Knowing the basic rules of non-linear processing mechanics from Munteanu on which extensions such as transformer neural network, gpt 1,2,3 dalee, imagen and others are based. It is easy to describe its main components and functions.
This document describes the most important components for generative neural networks.
As an example, lets say the neural network must memorize the representation of a ball in the image,
the most primitive parts of the image starting with the first pixels join together to form the first patterns,
then in the following layers the patterns are composed into new structures from the layer below and join forming more complex patterns thus until the whole image is compressed into a complex tree that represents the details of the image.
Feedforward neural networks could not generate the content but could describe what was in the image. Thus, providing an image, the neural network identifies and returns the text with the associated description. Now the new mechanism for associating the description of the image allows not only to detect and return the description through text, but also to use the non-linear stimulus mechanism in such a way that the description entered by the user results in moving the stimulus towards the hierarchy with the associated image and starting with the highest level that describes the image, the stimulus moves down passing through all the patterns to the lowest level of the image diffusing the associated details down to the pixels.
The non-linear stimulation mechanism also allows to reconstruct the details that are missing in the image , in other words horizontal reflection.
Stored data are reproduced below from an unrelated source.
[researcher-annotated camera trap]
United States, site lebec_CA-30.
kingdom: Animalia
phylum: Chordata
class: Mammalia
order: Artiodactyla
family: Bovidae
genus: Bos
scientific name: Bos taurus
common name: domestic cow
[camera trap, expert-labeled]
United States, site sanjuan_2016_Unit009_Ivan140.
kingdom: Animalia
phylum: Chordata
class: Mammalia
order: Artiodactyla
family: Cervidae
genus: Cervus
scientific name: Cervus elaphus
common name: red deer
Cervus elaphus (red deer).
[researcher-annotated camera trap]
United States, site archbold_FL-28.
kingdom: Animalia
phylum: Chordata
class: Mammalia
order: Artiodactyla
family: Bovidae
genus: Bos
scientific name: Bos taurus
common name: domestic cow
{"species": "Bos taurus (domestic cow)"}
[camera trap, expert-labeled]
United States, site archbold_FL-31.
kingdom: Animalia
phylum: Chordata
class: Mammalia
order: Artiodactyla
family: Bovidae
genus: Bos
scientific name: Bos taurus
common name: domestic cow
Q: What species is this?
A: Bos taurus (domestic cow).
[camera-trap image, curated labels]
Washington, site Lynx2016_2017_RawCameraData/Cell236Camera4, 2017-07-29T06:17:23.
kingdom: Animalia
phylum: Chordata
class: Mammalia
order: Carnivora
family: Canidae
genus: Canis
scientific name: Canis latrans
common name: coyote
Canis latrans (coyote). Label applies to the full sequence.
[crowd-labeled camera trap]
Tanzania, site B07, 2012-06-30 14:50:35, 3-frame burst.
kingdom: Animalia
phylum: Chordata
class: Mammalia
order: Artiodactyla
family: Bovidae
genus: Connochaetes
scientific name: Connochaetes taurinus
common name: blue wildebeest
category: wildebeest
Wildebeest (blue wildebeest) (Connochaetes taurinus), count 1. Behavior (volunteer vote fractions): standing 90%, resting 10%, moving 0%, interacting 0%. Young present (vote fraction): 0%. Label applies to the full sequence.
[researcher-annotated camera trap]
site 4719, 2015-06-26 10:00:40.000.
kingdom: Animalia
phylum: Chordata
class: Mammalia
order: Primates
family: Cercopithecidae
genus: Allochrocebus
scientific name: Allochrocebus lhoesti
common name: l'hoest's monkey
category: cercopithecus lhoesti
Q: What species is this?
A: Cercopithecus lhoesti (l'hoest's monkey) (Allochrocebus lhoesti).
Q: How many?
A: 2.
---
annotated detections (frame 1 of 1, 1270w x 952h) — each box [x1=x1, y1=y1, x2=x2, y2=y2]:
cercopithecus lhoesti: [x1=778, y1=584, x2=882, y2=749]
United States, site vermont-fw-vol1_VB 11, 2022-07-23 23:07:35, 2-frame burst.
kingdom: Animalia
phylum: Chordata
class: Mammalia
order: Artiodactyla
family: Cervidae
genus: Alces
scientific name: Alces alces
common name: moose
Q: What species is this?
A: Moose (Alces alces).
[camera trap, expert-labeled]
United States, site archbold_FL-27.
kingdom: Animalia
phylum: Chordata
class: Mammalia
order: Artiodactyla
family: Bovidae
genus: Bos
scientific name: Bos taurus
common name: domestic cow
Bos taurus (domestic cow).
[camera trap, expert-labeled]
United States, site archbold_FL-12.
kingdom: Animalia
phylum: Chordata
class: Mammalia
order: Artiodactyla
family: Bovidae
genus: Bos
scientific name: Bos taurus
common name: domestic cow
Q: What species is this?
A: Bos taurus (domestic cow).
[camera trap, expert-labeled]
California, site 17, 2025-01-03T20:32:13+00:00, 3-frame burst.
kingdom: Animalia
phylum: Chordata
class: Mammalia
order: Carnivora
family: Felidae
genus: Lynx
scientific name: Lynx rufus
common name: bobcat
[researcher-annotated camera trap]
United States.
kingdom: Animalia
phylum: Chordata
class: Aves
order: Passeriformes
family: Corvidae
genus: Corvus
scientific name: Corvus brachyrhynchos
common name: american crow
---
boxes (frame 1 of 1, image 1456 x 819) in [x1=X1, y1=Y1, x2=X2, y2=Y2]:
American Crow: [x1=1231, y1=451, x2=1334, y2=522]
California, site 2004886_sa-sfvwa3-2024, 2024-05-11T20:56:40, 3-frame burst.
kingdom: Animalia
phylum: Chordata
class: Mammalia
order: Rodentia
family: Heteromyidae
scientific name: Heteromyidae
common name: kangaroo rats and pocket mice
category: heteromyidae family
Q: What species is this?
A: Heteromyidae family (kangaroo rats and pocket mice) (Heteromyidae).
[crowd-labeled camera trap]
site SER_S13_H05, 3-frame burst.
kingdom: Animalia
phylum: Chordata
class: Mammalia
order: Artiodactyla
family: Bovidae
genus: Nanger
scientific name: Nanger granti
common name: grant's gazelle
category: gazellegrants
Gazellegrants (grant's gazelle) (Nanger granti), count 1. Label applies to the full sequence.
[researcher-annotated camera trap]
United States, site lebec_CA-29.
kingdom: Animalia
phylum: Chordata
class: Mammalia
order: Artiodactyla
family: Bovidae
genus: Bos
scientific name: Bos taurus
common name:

As a simpler example, we can describe the learning of a simple text that describes the sentence “A chair on the beach” and knowing that the network learns by joining the close patterns (parts) we will obtain in the first layer of the hierarchy the patterns [A chair] [on the ][the beach] then in the next layer in the hierarchy these patterns will be joined together forming the [[A chair ][on the] [ the beach]] pattern.
Thus, if the neural network is presented with the text “A chair on the ” the network will infer the pattern [[A chair][on the]] then this pattern will stimulate the highgher level neuron [[A chair][on the] [the beach]] that will serve as a context for the association of the lower level neuron [the beach] and will diffuse it thus completing the missing details.
The hierarchical representation of text structures is easier to imagine as you can view the network as a 2D form which has width and height where at the bottom level the words stand in a row and with each level above these patterns unite forming patterns that describe more complex patterns.
In the case of images, this hierarchy is a little more difficult to imagine as it has not only width, height but also depth.
If you present to the network only a part of the image of a chair for example, and the network already has this representation in memory, then first of all it inferes the context of the part of image and passes it up to the highest representation in the hierarchy, then the representation of this pattern stimulates from top to bottom or in other words it diffuses the rest of the parts of the image forming a whole picture.
Image generation using text description.
If a few text details are provided to generate the image, for example if the network has learned the image of ” a chair in the kitchen”, ” a chair on the beach”, and “a ball on the beach” , then the user injects the text description to generate a chair, the network will generate the chair but when it tries to autocomplete all the details in the given case there will be two options, 1 the visual association with the beach and 2 the association with the kitchen so the result is not concrete and mixed or at best it will choose the first option to diffuse.
If you specify concretely to generate the chair on the beach, then it will take the priority of the properly learned image and will generate a chair on the beach.
If you specify it to generate a ball on the beach, the correct image will also take priority and will be generated.
And if you specify it to generate a ball and a chair, then there will be two variants with priority and the network will try to generate everything together.
Thus, if you indicate to generate the image of a chair next to the ball, the diffusion mechanism having the chair and the ball as context and also knowing that these contexts are associated with the beach, then the chair will be generated, then sand around it, then the ball and sand around , located in the same positions as in the original images. How exactly is this connection formed if the network has not been explicitly trained to generate “chair and ball on the beach”. The answer is simple in the hierarchical representation, relational structures are formed, simply put, [chair next to sand] and [sand next to ball] are learned and these patterns have the common connection factor “sand” which will be generated correctly if the network has learned the ball and the chair in different positions, and if these learned images have these subjects in the same place, then the image will be generated incorrectly. This image generation mechanism is similar to text generation, only that it works with more details.